(Exercise brief)
Return a copy of every line in the data below that contains "analytics".

========

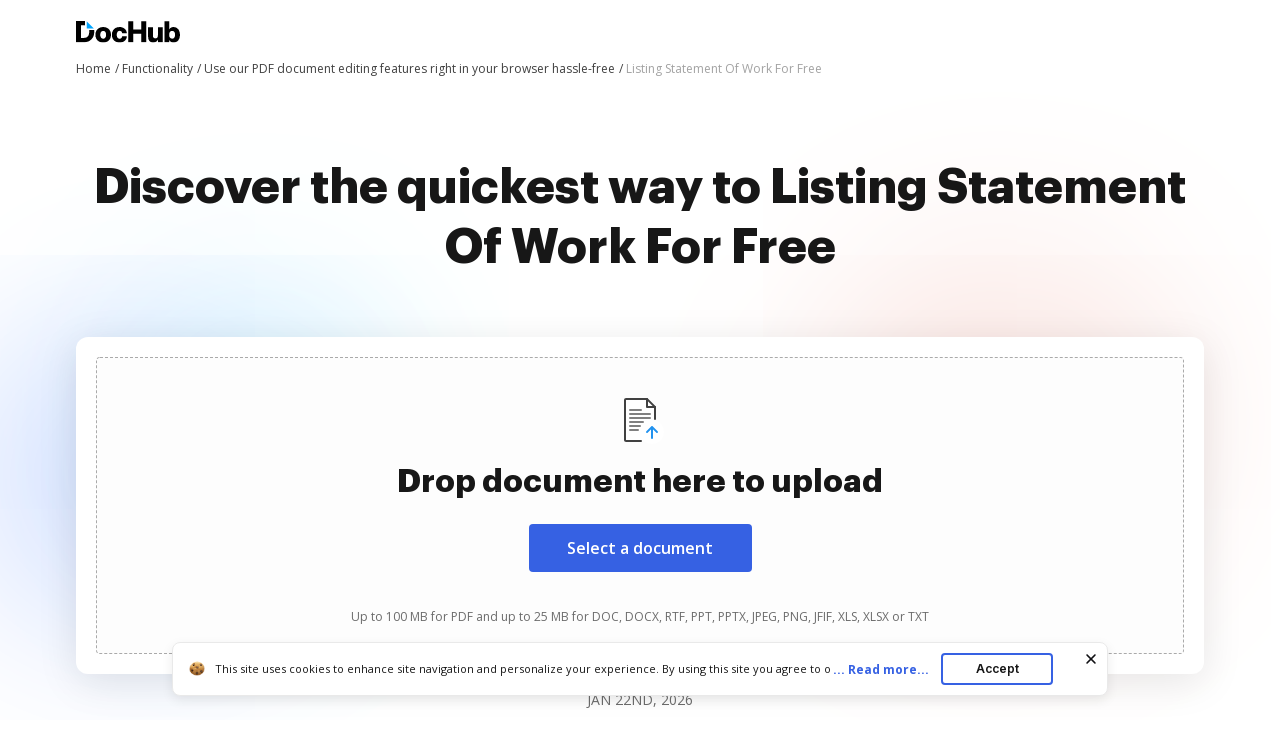

--- FILE ---
content_type: text/plain
request_url: https://www.dochub.com/mtrcs/g/collect?v=2&tid=G-DESM002YVE&gtm=45je61k2v882947858za20gzb866772548zd866772548&_p=1769103078931&gcs=G111&gcd=13t3t3t3t5l1&npa=0&dma=0&cid=783550553.1769103083&ecid=1393611252&ul=en-us%40posix&sr=1280x720&frm=0&pscdl=noapi&_fplc=0&ur=US-OH&_eu=AAgAAGQ&sst.rnd=31312377.1769103080&sst.tft=1769103078931&sst.syn=1&sst.lpc=84863244&sst.navt=n&sst.ude=0&sst.sw_exp=1&_s=2&tag_exp=103116026~103200004~104527907~104528501~104684208~104684211~105391252~115495939~115938466~115938468~116744866~117025848~117041588&dl=https%3A%2F%2Fwww.dochub.com%2Fen%2Ffunctionalities%2Flisting-statement-of-work&sid=1769103082&sct=1&seg=0&dt=Your%20go-to%20solution%20to%20Listing%20Statement%20Of%20Work%20For%20Free%20securely%20%7C%20DocHub&_tu=DA&en=function_page&_c=1&ep.exp_guest_id=b57263bad9.1769103078&ep.user_agent=Mozilla%2F5.0%20(Macintosh%3B%20Intel%20Mac%20OS%20X%2010_15_7)%20AppleWebKit%2F537.36%20(KHTML%2C%20like%20Gecko)%20Chrome%2F131.0.0.0%20Safari%2F537.36%3B%20ClaudeBot%2F1.0%3B%20%2Bclaudebot%40anthropic.com)&ep.server_source=false&_et=20&tfd=4376&richsstsse
body_size: -669
content:
event: message
data: {"send_pixel":["https://analytics.google.com/g/s/collect?dma=0&npa=0&gcs=G111&gcd=13t3t3t3t5l1&gtm=45j91e61k0v882947858z99235464744za20gzb866772548zd866772548&tag_exp=103116026~103200004~104527907~104528501~104684208~104684211~105391252~115495939~115938466~115938468~116744866~117025848~117041588&_is_sw=0&_tu=DA&_gsid=DESM002YVEPQqD8F-UQne93MeH2sdsxw"],"options":{}}

event: message
data: {"response":{"status_code":200,"body":""}}



--- FILE ---
content_type: text/plain
request_url: https://www.dochub.com/mtrcs/g/collect?v=2&tid=G-DESM002YVE&gtm=45je61k2v882947858z8866772548za20gzb866772548zd866772548&_p=1769103078931&gcs=G111&gcd=13t3t3t3t5l1&npa=0&dma=0&cid=783550553.1769103083&ecid=1393611252&ul=en-us%40posix&sr=1280x720&_fplc=0&ur=US-OH&frm=0&pscdl=noapi&_eu=AgAAAGA&sst.rnd=31312377.1769103080&sst.tft=1769103078931&sst.lpc=84863244&sst.navt=n&sst.ude=0&sst.sw_exp=1&_s=1&tag_exp=103116026~103200004~104527907~104528501~104684208~104684211~105391252~115495939~115938466~115938468~116744866~117025848~117041588&dl=https%3A%2F%2Fwww.dochub.com%2Fen%2Ffunctionalities%2Flisting-statement-of-work&sid=1769103082&sct=1&seg=0&dt=Your%20go-to%20solution%20to%20Listing%20Statement%20Of%20Work%20For%20Free%20securely%20%7C%20DocHub&_tu=DA&en=page_view&_fv=1&_nsi=1&_ss=1&ep.exp_guest_id=b57263bad9.1769103078&ep.user_agent=Mozilla%2F5.0%20(Macintosh%3B%20Intel%20Mac%20OS%20X%2010_15_7)%20AppleWebKit%2F537.36%20(KHTML%2C%20like%20Gecko)%20Chrome%2F131.0.0.0%20Safari%2F537.36%3B%20ClaudeBot%2F1.0%3B%20%2Bclaudebot%40anthropic.com)&ep.server_source=false&tfd=4341&richsstsse
body_size: -62
content:
event: message
data: {"send_pixel":["https://analytics.google.com/g/s/collect?dma=0&npa=0&gcs=G111&gcd=13t3t3t3t5l1&gtm=45j91e61k0v882947858z8866772548z99235464744za20gzb866772548zd866772548&tag_exp=103116026~103200004~104527907~104528501~104684208~104684211~105391252~115495939~115938466~115938468~116744866~117025848~117041588&_is_sw=0&_tu=DA&_gsid=DESM002YVE9ivhk1BaovUf6VwpwTJm3w"],"options":{}}

event: message
data: {"send_pixel":["https://stats.g.doubleclick.net/g/collect?v=2&dma=0&npa=0&gcs=G111&gcd=13t3t3t3t5l1&tid=G-DESM002YVE&cid=783550553.1769103083&gtm=45j91e61k0v882947858z8866772548z99235464744za20gzb866772548zd866772548&tag_exp=103116026~103200004~104527907~104528501~104684208~104684211~105391252~115495939~115938466~115938468~116744866~117025848~117041588&_is_sw=0&_tu=DA&aip=1"],"options":{}}

event: message
data: {"send_pixel":["${transport_url}/_/set_cookie?val=7WFH8lEez2jxWOWxPdGH8vtDs0eW1oBDmw9I%2B0u6aN3EDjBqk3bXtxjdpnop0tIlcUalX3mT%2FGn0R2trwso2xEWd4AS3JL11ETD6iZRLiXjcrI8MD2hT1dCIdoLt2ni6XqdNghUWEvZaO0heVSy53sYnGNc%2Bsgk9367HljJSdr6pCu%2BkJVS61i%2F2%2B0nQ4xywhryKSK0%3D&path=${encoded_path}"]}

event: message
data: {"send_pixel":["https://c.bing.com/c.gif?Red3=BACID_350519&vid=8dd5572e993e4f4690919be6c2c60f51"]}

event: message
data: {"response":{"status_code":200,"body":""}}



--- FILE ---
content_type: image/svg+xml
request_url: https://cdn.mrkhub.com/dochub-frontend/198/images/_modules/action-link/arrow-right.svg
body_size: 412
content:
<svg width="12" height="9" viewBox="0 0 12 9" fill="none" xmlns="http://www.w3.org/2000/svg">
<path fill-rule="evenodd" clip-rule="evenodd" d="M8.67157 0.96444L11.8536 4.14642C12.0488 4.34168 12.0488 4.65826 11.8536 4.85353L8.67157 8.03551C8.47631 8.23077 8.15973 8.23077 7.96447 8.03551C7.7692 7.84025 7.7692 7.52366 7.96447 7.3284L10.2929 4.99997H0.5C0.223858 4.99997 0 4.77612 0 4.49997C0 4.22383 0.223858 3.99997 0.5 3.99997H10.2929L7.96447 1.67155C7.7692 1.47628 7.7692 1.1597 7.96447 0.96444C8.15973 0.769178 8.47631 0.769178 8.67157 0.96444Z" fill="#3661E3"/>
</svg>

========

(Result for this exercise)
data: {"send_pixel":["https://analytics.google.com/g/s/collect?dma=0&npa=0&gcs=G111&gcd=13t3t3t3t5l1&gtm=45j91e61k0v882947858z99235464744za20gzb866772548zd866772548&tag_exp=103116026~103200004~104527907~104528501~104684208~104684211~105391252~115495939~115938466~115938468~116744866~117025848~117041588&_is_sw=0&_tu=DA&_gsid=DESM002YVEPQqD8F-UQne93MeH2sdsxw"],"options":{}}
data: {"send_pixel":["https://analytics.google.com/g/s/collect?dma=0&npa=0&gcs=G111&gcd=13t3t3t3t5l1&gtm=45j91e61k0v882947858z8866772548z99235464744za20gzb866772548zd866772548&tag_exp=103116026~103200004~104527907~104528501~104684208~104684211~105391252~115495939~115938466~115938468~116744866~117025848~117041588&_is_sw=0&_tu=DA&_gsid=DESM002YVE9ivhk1BaovUf6VwpwTJm3w"],"options":{}}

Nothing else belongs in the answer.